He's not cut out to be a farmer and he's unhappy about his wife sleeping with the hired help, and just about any other man who happens to drop by. Strictly speaking, he's not that unhappy about her sleeping around -- he just wishes she'd do it more discreetly. He's not too concerned about missing his wife's dubious charms, since there seems to be a supply of warm beds he can jump in and out of and, if all else fails, there's always the blacksmith's loft to sleep in.

Rich Chicagoan Marc Leval and his lovely wife Maggie have decided that Cottonwood is going to be the place where it's all happening once the railroad comes to town and have decided to get in at the bottom. Leval sees Bill as someone who can help him take Cottonwood from being a one-horse town to being an important cattle town, and persuades Bill to come on board as his partner. Bill is tempted -- both by the idea of building a new saloon without holes in the walls, and by the lovely Maggie.

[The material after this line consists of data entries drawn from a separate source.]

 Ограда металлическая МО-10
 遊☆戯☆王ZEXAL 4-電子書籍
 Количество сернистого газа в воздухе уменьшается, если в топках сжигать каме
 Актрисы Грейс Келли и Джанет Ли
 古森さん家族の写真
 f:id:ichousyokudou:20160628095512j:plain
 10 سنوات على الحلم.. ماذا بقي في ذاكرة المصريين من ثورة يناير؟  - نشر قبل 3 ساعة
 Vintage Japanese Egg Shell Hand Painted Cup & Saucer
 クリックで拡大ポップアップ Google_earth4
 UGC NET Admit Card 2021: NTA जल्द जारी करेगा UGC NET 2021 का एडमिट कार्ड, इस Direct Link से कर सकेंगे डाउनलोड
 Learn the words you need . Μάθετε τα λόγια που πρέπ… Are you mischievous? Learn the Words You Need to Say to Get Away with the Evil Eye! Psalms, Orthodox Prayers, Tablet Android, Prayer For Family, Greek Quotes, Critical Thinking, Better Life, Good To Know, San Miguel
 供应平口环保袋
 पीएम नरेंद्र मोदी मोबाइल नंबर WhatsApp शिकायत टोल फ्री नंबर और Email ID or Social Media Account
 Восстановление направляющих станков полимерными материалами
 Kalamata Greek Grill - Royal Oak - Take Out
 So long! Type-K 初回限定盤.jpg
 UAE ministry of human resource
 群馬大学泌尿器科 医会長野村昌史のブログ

As the town grows, so does the amount of sin and crime (and, heaven knows, it was never a sinless town to start off with). The advent of men and money brings with it the seedier side of life. Cottonwood is a frontier town where nothing is done in half measure -- sex, drinking and killin' those as needs killin' (and a good few who don't) are the main pastimes for the town's bawdy, brash and brazen residents. And in the midst of all the normal sorts of sin, solitary travellers seem to be disappearing, never to be heard from again. Is there a serial killer at loose in Cottonwood?

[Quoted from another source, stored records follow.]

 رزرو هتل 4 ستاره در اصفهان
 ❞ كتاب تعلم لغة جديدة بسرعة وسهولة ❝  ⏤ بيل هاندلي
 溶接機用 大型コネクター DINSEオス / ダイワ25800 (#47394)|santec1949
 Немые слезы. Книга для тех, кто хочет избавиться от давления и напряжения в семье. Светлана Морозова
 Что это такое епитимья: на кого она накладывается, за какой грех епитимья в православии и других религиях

COTTONWOOD is a look at a Wild West which is not heroic or noble, and there are no saviours with a shiny sheriff's badge riding into town on a white horse. It's base and earthy and darkly comic. It's not so much Little House on The Prairie as Little Whore House On The Prairie. And that nice Charles Ingalls and his family have been forced out of town by the likes of Jack Elam and Walter Brennan.

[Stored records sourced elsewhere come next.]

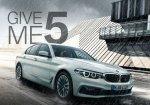 """โปรโมชั่น BMW : """"GIVE ME5! รับหน้าฝน BMW ใจดีขยายเวลาแห่งความสุขให้คุณเพิ่มขึ้นถึง 5 ปี"""""""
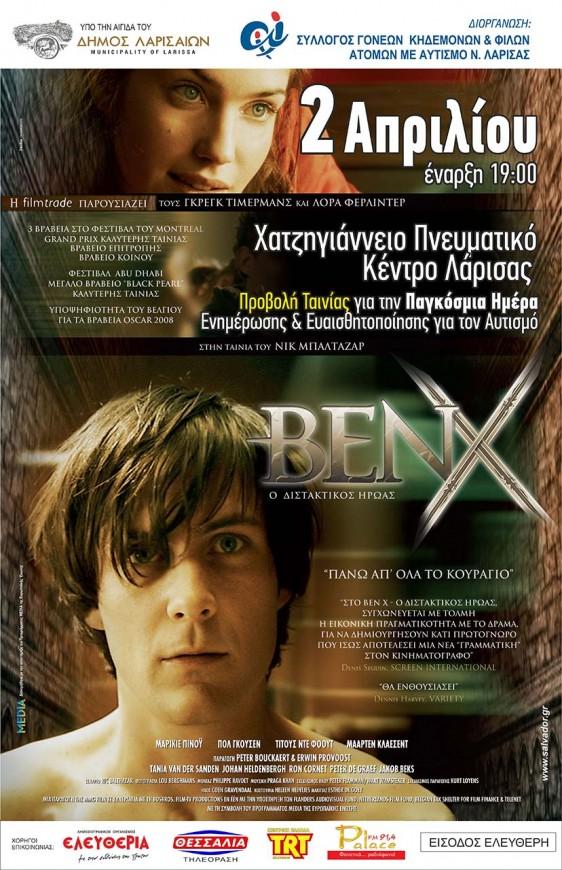 Ben-X_afisa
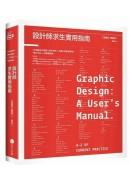 設計師求生實用指南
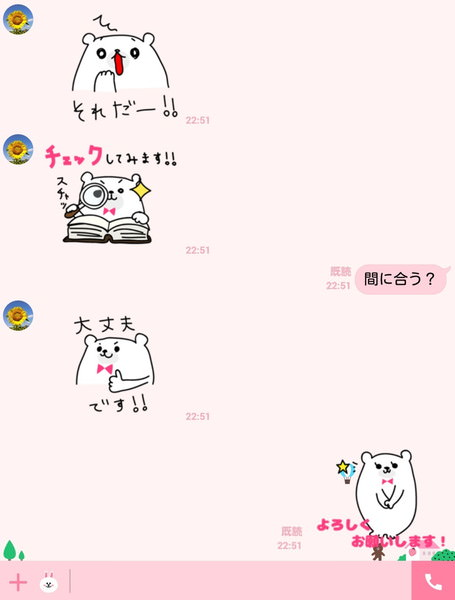 line-sticker-manikuma2[3]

Bill Ogden is a charming, if highly-sexed, protagonist. I'm surprised he has enough time and energy to hold down a job, let alone keep up his Greek and Latin studies given the amount of sex he has. Despite the charm of Bill, and the wonderful humour that infuses the book, there's a core of darkness and evil running through it.

This is a wonderfully-written book mixing crime fiction, western and true crime. It has some great descriptions, a lot of interesting history which is told in a natural, entertaining way, and some beautiful writing. One scene in particular will stay with me. An excellent read.